It’s a given: New Zealand is a young land. But this infant isthmus, earthquake-raised, has already suffered abuses and transformations that have left it far from tender. If psychogeography is, as Iain Sinclair says, “a way of psychoanalysing the psychosis of the place in which I happen to live”, then this place will be on the couch for a long time to come. 

From the start, it was seen as treacherous: even taniwha would have been advised to steer clear. When the first streets cut across the sandhills, to European eyes it was a useless stretch of unstable dunes and swampland, low on the list of exploitation priorities. Pakeha brought vermin: generations of children knew Tirangi Road as “Rabbit Hill”, and until very recently the roundabouts of Cobham Drive were well-known warrens. There were reclamations (I’m walking a couple of blocks out from the original shore), bulldozings (for Exhibition and airport), runway extensions and military target practice. The flat, wide, featureless expanse of Kilbirnie/Rongotai is a convenient fiction conjured into commercial reality.

Land as machine, the engine of the economy. From the sky, roundabouts are gears, the runway is a steel truss, and arterial roads snake like hydraulic cables, pumping workers through the system. From the ground, the machine looks less well-oiled (stained concrete, burnt-out corrugate), but there’s something definitely unheimlich about this artificial earth: neither nature nor urbanity; not suburbia yet not quite edgelands. Even the emerging stadium revels in engineering imagery — aerofoil, air filter, turbine — and it seems ready to turn if the wind picks up, grinding out electricity more efficiently than Andrew Drummond’s vandal-magnet Tower of the Winds nearby.

_Recorded data_:
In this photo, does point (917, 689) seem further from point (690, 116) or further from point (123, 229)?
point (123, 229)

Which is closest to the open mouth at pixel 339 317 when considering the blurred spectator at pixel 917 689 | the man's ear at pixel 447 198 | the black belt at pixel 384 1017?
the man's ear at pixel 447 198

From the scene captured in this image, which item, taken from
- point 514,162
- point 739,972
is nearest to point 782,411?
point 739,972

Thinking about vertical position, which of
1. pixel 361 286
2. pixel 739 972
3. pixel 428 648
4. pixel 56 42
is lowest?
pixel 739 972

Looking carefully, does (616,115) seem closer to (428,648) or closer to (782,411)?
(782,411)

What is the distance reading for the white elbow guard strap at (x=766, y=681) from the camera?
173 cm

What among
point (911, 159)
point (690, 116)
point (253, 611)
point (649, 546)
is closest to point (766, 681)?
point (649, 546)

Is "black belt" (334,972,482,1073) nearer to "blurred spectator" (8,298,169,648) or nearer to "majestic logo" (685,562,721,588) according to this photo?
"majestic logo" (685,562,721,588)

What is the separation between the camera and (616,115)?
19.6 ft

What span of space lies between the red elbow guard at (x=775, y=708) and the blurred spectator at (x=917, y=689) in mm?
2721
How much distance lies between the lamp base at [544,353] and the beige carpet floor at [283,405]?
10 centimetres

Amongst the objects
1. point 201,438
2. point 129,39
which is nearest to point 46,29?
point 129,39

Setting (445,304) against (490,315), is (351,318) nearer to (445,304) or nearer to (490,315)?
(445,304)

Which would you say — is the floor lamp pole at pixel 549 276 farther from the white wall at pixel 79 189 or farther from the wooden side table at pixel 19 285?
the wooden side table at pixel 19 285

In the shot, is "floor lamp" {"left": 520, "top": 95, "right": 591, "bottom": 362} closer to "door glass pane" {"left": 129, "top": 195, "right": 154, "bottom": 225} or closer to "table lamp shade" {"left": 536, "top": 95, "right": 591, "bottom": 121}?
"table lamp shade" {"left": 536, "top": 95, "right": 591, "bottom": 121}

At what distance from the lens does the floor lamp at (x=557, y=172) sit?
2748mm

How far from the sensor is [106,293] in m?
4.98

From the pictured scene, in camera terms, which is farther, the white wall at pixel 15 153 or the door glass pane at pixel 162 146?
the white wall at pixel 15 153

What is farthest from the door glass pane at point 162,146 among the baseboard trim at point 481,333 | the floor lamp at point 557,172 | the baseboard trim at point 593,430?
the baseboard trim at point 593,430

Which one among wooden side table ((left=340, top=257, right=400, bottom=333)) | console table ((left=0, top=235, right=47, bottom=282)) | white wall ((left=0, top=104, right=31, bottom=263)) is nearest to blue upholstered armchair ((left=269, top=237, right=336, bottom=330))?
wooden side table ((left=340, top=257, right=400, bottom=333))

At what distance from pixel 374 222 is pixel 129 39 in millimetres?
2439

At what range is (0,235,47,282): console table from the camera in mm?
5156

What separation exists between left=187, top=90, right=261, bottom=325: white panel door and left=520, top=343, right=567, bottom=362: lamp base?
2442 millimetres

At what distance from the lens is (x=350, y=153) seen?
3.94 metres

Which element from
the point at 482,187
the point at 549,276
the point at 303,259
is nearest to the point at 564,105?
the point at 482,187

_Aim of the exercise_: Reproduce everything in the Kilbirnie/Rongotai passage above from "From the start, it" down to "into commercial reality.", word for word.

_Answer to the problem_:
From the start, it was seen as treacherous: even taniwha would have been advised to steer clear. When the first streets cut across the sandhills, to European eyes it was a useless stretch of unstable dunes and swampland, low on the list of exploitation priorities. Pakeha brought vermin: generations of children knew Tirangi Road as “Rabbit Hill”, and until very recently the roundabouts of Cobham Drive were well-known warrens. There were reclamations (I’m walking a couple of blocks out from the original shore), bulldozings (for Exhibition and airport), runway extensions and military target practice. The flat, wide, featureless expanse of Kilbirnie/Rongotai is a convenient fiction conjured into commercial reality.